> [YOUR INSTRUCTIONS]: In the press roundup below, how many followers does Hong Huang's Sina Weibo micro blog have?

12.6.11 – Homegrown, Home Sewn (Chen Nan, China Daily)

BNC’s 1st Anniversary Fashion Show featured designs from Uma Wang, Cha Gang, Pari Chen, Chictopia, Luvon by Liu Lu, May J., Ricostru, and many others. The article also includes extensive quotes from Pari Chen, as well as Angelica Cheung of Vogue China and Uma Wang.

From the article:

“While the winter weather has quieted most of Beijing’s Sanlitun Village, one store is glaring with lights and blaring with music. The runway show Only For BNC is about to begin, revealing the latest designs of the brand by publisher, blogger and talk show host Hong Huang, whose personal blog has received more than 100 million hits and whose Sina Weibo micro blog has 4 million followers. But the China Interactive Media Group chief executive, who has also starred in a movie and published three books, insists Brand New China (BNC) is her career’s zenith.”

December 2011 – Franca’s Point of View (No Author Attributed, iLook)

8.12.11 – “Chinese Fashion” Debate with Vega Wang, Hung Huang, and Timothy Parent (N/A, China Radio International)

A one-hour live debate on the future of the Chinese fashion industry, with a specific focus on development of domestic talent like Vega Wang.

From the show:

“Italy is currently playing host to “the China New Design” Series. It is a showcase of Chinese design in fashion, architecture and art. Its hope is to expose the world to the creativity and style of leading Chinese designers and expand the presence of the designers in the global economy.But will it work? China is a nation often plagued with a national brand of “cheap”products and “copied” concepts. In high fashion, those identities are killers. So can Chinese fashion triumph over the stigma of Chinese production? Can they not only enter the global market of high style but take a dominant position?”

> [PROVIDED MATERIAL]:
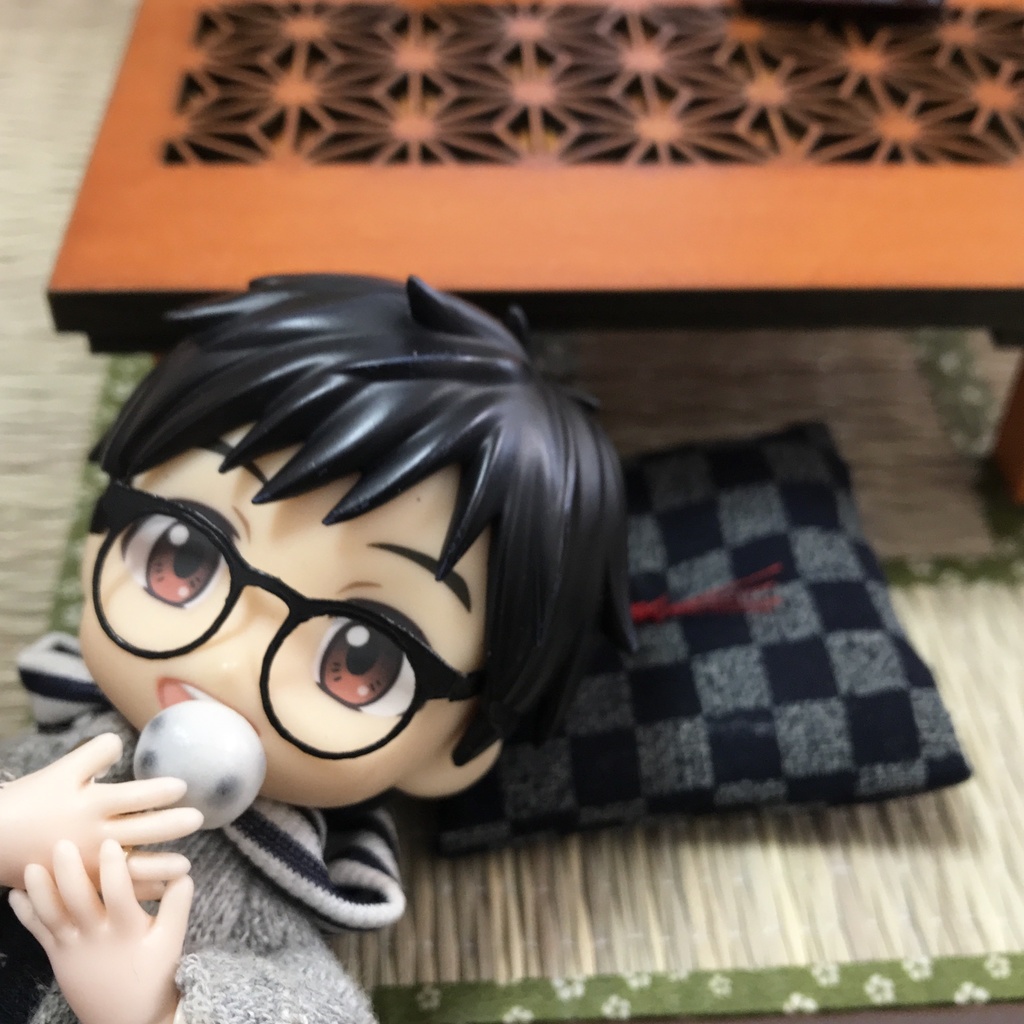 ソライロ持ち帰り通販2020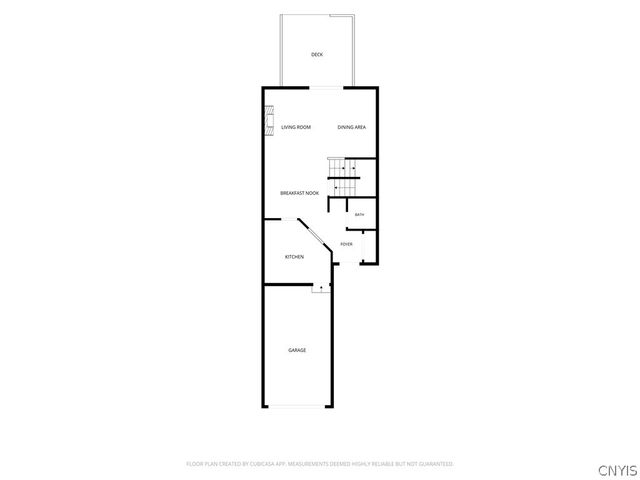 113 Signal Ridge, Camillus, NY 13209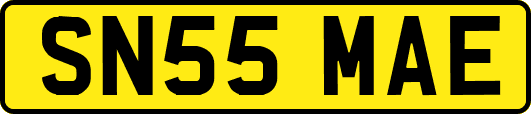 SN55MAE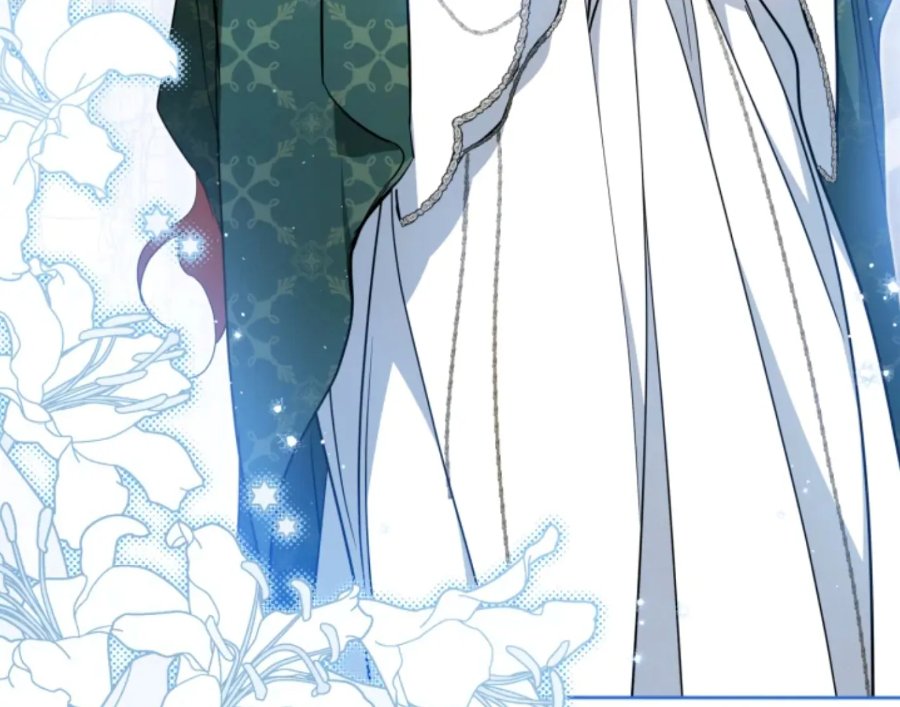 Baca I Shall Master This Family! - Chapter 190 halaman 90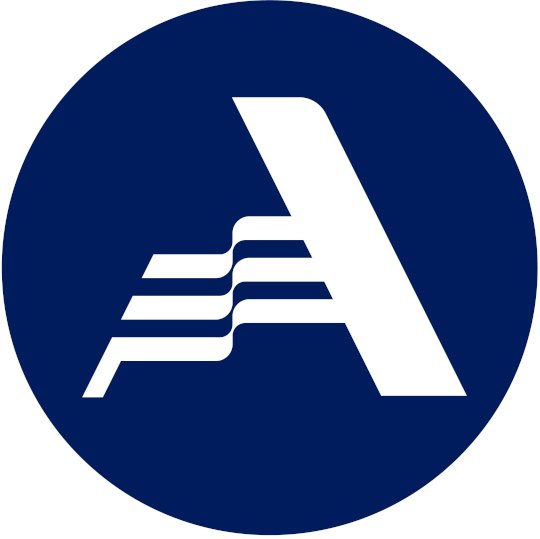 Agency Logo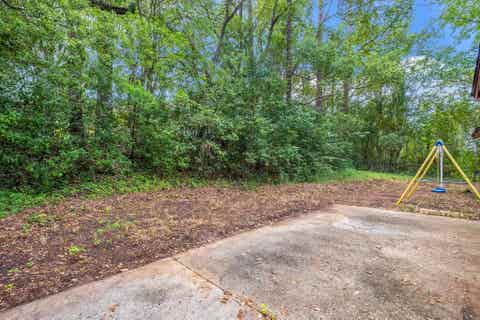 Tiny photo for 1103 Woodbern Lane, Tallahassee, FL 32304 (MLS # 402192)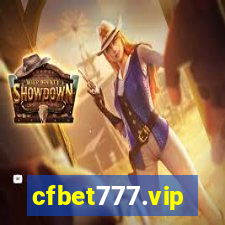 cfbet777.vip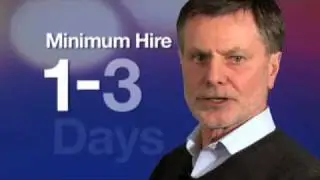 Event furniture hire catering equipment hire and bar hire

> [WRITTEN ANSWER]: 4 million